There are also signs of higher prices on the demand side. The first of these, as expected, is the roll-out of low-carbon technologies, which continues to accelerate. In China, in particular, and despite last year’s impressive figures, solar capacities installed in January and February are estimated to have risen by 80% year-on-year, to 37 GW, far above the year’s growth forecasts. However, caution is in order, as two months do not necessarily mean a real trend. But if the trend does continue, projections of growth in copper demand in China for this year, of between 3.5% and 8%, could be exceeded!
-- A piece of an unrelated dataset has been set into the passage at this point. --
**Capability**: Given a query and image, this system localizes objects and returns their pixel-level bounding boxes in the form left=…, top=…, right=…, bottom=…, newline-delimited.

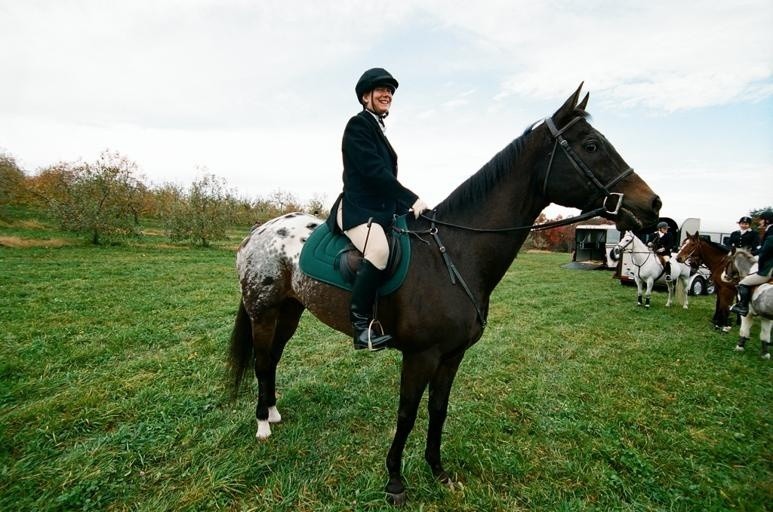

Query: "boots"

Demand driven by new needs

Meanwhile, people seem to be realising that they overlooked something crucial in the energy transition – the electric power grid. More and more countries, in Europe in particular, have recently realised that an underdeveloped power grid could render moot all efforts being made for the energy transition. The Financial Times recently reported that in France – whose grid is often cited as exemplary – a windfarm project in the Poitou-Charentes region was currently on hold, after the developer learned that connecting it to the grid would take eight years! So, it is very likely that many countries will accelerate their grid investments, leading to additional demand for copper. China is already working in this direction and invested more than 70 billion dollars last year to upgrade its grid, and is planning as much this year. Its grid investments alone are expected to total 500 billion dollars by 2030!

And there are other sources of new demand. Elon Musk was one of the first to draw attention to this, before it became the topic of the day: the development of artificial intelligence (AI), and the data processing centres needed to implement it, will require huge resources, led by… copper! We estimate that each GW of applied power developed for AI consumes between 50,000 (according to Jefferies) and 65,000 tonnes (according to Man Group) of copper. Assuming a roll-out of 5 GW of additional applied power for AI this year in the US, and the fact that the US accounts for about half of the AI market, that would mean additional copper demand of more than 500,000 tonnes worldwide, or more than 2% of global demand on an already tight market.

For all these reasons, we expect 2024 to be the “year 1” of a sustained climb in copper demand and prices. Keep in mind that, according to Emmanuel Hache, a researcher at IFP Énergies Nouvelles and at IRIS, copper is the metal whose total consumption is likely by 2050 to come the closest to our planet’s available supply (90% of currently identified copper resources may have been consumed by then).
(1) Citing of companies herein are for information reasons only, and neither as an offer to sell, nor a solicitation to buy securities.